→ Stated task:
Render everything from the line containing "What is the" down to the end of the material as a Markdown table with the columns Row and Line, numbering each line and leaving out blank lines.

___ Supplied information

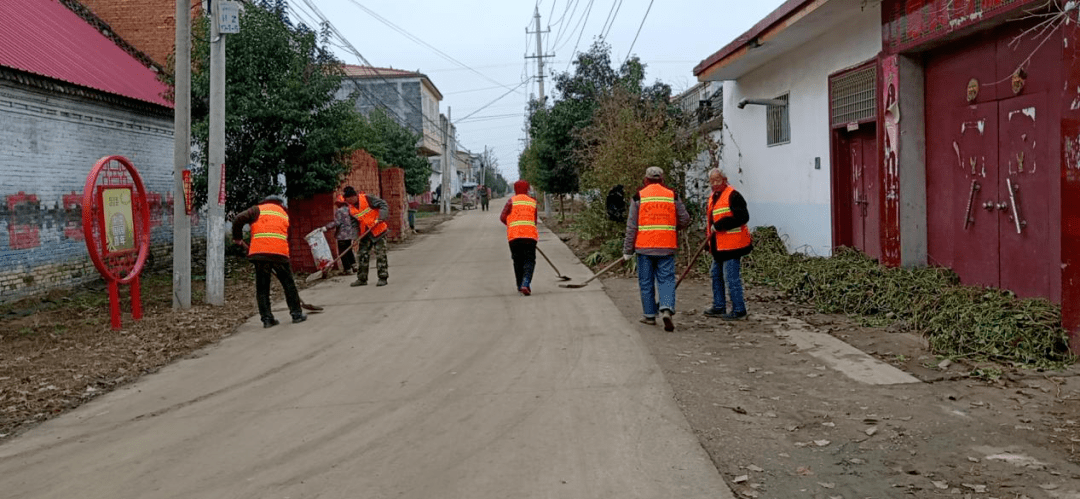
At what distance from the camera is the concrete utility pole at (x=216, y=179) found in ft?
41.6

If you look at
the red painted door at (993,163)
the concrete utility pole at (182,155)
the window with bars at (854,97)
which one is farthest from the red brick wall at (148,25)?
the red painted door at (993,163)

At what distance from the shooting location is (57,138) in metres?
14.6

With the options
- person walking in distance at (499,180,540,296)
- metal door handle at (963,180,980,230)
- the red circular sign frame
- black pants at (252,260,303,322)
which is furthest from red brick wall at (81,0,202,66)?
metal door handle at (963,180,980,230)

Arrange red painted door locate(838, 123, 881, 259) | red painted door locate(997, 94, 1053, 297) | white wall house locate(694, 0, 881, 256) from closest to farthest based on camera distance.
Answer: red painted door locate(997, 94, 1053, 297), red painted door locate(838, 123, 881, 259), white wall house locate(694, 0, 881, 256)

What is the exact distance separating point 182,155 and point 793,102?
9.32m

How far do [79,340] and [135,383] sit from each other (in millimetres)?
2672

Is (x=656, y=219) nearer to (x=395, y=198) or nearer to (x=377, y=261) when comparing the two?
(x=377, y=261)

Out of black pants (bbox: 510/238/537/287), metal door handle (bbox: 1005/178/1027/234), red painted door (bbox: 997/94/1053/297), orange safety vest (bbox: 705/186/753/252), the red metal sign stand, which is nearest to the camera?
red painted door (bbox: 997/94/1053/297)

______

→ Solved problem:
| Row | Line |
|---|---|
| 1 | What is the exact distance separating point 182,155 and point 793,102? |
| 2 | 9.32m |
| 3 | How far do [79,340] and [135,383] sit from each other (in millimetres)? |
| 4 | 2672 |
| 5 | Is (x=656, y=219) nearer to (x=395, y=198) or nearer to (x=377, y=261) when comparing the two? |
| 6 | (x=377, y=261) |
| 7 | Out of black pants (bbox: 510/238/537/287), metal door handle (bbox: 1005/178/1027/234), red painted door (bbox: 997/94/1053/297), orange safety vest (bbox: 705/186/753/252), the red metal sign stand, which is nearest to the camera? |
| 8 | red painted door (bbox: 997/94/1053/297) |